Una vez que el niño ya camina, incluso el mayor de los dormilones puede intentar algunos trucos para conseguir tu atención a la hora de acostarse. 

 

Puede tratar de persuadirte para prolongues el ritual cotidiano, pero debes mantener la rutina establecida y no ceder cuando te pida solo otro cuento mas, o un abrazo mas, o agua o cualquier otra ocurrencia. Si se pone de pie en la cuna al poco de haberlo acostado o te llama, vuelve a acostarlo con firmeza y evita que te enrede.
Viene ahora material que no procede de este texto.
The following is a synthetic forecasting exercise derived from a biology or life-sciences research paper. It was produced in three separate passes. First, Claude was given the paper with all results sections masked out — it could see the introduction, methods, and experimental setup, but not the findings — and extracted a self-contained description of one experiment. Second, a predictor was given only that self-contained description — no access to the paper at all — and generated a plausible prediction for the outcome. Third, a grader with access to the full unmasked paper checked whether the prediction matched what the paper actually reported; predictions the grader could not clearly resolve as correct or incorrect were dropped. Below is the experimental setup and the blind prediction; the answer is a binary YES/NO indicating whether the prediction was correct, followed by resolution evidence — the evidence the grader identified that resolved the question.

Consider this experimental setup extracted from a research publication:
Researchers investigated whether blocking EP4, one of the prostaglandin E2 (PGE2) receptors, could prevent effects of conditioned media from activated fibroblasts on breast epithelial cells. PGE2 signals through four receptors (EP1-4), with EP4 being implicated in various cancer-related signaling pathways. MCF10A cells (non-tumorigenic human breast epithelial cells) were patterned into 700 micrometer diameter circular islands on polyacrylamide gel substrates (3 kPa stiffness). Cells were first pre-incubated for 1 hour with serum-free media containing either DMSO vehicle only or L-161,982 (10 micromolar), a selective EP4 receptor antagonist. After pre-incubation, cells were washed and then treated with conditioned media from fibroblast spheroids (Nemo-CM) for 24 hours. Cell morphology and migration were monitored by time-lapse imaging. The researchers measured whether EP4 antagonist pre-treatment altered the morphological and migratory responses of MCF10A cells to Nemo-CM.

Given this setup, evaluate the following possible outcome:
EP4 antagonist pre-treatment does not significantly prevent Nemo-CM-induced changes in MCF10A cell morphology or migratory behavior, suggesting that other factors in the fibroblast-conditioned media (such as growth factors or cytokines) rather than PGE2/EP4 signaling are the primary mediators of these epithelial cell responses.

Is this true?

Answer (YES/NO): NO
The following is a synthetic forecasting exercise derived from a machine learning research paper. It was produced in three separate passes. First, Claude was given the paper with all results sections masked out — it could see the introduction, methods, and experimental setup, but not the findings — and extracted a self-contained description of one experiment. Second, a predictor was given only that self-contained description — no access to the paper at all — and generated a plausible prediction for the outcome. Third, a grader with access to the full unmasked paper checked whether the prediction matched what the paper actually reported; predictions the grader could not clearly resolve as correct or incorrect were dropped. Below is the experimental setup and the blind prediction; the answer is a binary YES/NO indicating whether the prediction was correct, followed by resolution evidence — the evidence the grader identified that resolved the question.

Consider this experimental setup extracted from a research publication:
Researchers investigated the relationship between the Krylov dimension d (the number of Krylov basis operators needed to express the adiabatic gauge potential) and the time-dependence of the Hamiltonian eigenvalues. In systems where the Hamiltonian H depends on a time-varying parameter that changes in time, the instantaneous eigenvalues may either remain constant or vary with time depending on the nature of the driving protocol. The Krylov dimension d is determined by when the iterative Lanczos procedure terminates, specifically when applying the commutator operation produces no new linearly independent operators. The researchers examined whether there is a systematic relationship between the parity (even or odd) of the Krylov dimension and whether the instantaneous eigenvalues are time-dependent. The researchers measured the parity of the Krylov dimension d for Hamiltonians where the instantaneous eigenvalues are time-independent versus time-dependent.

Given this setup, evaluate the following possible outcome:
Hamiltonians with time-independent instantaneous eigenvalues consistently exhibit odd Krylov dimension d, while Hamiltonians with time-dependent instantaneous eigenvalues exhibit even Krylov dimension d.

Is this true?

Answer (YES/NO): NO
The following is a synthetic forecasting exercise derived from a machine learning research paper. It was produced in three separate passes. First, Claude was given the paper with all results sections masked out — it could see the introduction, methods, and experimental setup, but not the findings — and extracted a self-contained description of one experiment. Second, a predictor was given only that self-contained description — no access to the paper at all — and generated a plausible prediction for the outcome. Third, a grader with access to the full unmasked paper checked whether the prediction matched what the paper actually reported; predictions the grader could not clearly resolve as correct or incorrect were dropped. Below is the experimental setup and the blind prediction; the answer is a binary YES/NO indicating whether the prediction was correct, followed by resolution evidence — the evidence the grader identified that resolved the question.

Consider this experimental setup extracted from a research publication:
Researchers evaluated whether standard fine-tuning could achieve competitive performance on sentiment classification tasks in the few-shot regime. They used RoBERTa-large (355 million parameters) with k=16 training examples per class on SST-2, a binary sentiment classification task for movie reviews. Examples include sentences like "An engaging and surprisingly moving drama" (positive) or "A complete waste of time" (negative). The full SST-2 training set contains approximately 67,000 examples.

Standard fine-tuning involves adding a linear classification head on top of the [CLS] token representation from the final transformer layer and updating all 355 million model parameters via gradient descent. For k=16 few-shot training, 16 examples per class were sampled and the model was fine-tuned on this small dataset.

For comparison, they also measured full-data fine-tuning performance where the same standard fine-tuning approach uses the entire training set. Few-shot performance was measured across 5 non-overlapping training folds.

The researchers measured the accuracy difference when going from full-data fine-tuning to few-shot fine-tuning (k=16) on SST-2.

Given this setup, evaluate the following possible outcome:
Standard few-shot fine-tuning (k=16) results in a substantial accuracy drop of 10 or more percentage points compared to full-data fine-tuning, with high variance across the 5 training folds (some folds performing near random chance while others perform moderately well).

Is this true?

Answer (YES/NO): NO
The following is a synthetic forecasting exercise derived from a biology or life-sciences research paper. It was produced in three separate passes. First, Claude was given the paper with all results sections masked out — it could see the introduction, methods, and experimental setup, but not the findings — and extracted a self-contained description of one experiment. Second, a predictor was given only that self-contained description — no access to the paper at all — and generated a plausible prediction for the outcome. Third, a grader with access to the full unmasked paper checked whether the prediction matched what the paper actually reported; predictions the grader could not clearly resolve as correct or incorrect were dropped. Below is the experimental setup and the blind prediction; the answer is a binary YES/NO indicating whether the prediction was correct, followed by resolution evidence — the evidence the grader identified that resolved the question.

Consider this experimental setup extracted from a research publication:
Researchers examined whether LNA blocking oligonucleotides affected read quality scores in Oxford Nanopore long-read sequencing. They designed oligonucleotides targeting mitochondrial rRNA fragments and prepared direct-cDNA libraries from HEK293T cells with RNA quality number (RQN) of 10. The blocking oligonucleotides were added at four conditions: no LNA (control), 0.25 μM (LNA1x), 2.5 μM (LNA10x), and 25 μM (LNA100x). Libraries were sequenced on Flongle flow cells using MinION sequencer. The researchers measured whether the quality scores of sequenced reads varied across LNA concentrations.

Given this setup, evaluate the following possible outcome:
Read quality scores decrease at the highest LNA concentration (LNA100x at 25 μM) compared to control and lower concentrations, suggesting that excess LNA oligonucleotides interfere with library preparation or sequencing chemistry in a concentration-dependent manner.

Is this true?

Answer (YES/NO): NO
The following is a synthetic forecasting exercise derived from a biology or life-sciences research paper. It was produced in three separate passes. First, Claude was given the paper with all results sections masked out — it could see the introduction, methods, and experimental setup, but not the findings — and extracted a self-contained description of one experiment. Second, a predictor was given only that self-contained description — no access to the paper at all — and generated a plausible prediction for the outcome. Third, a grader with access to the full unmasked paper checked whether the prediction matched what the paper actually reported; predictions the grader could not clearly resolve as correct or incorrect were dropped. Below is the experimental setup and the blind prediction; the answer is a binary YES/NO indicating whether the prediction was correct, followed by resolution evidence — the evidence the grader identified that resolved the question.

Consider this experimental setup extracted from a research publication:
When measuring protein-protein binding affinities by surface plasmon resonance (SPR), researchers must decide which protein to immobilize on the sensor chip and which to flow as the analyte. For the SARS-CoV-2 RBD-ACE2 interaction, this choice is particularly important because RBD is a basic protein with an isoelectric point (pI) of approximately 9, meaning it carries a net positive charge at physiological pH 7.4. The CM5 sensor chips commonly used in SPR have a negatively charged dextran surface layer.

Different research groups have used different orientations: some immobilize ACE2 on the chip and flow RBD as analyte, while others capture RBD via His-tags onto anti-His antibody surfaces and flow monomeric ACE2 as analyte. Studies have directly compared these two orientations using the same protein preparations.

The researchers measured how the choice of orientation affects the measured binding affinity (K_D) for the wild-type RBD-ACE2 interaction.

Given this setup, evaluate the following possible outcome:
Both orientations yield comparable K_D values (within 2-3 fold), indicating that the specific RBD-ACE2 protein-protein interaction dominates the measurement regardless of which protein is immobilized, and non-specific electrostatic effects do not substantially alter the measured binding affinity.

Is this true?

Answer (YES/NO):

Si tu hijo duerme en su propia cama y no es una cuna, puede que se levante durante la noche y se meta en la tuya. Si tienes tanto sueño que no eres capaz de devolverlo a su propia cama, le será muy fácil acurrucarse junto a ti y, antes de que te des cuenta, esto se convertirá en un hábito y serán tú y tu pareja quienes terminen en una cama auxiliar o en el sofá. Cuando tengan más de un hijo, las posibilidades serán infinitas.

Estas idas y venidas entre camas pueden ser muy gratas si le parece bien a toda la familia, especialmente si a los dos componentes de la pareja los hace felices. Son muchos los padres que duermen más relajados si tienen a sus hijos junto a ellos por la noche. Lo malo es que a uno de los padres le guste compartir la cama con el niño y al otro no; esto puede llevarlos a un conflicto importante y deben lograr un término medio: se firme para que se quede en su propia cama toda la noche.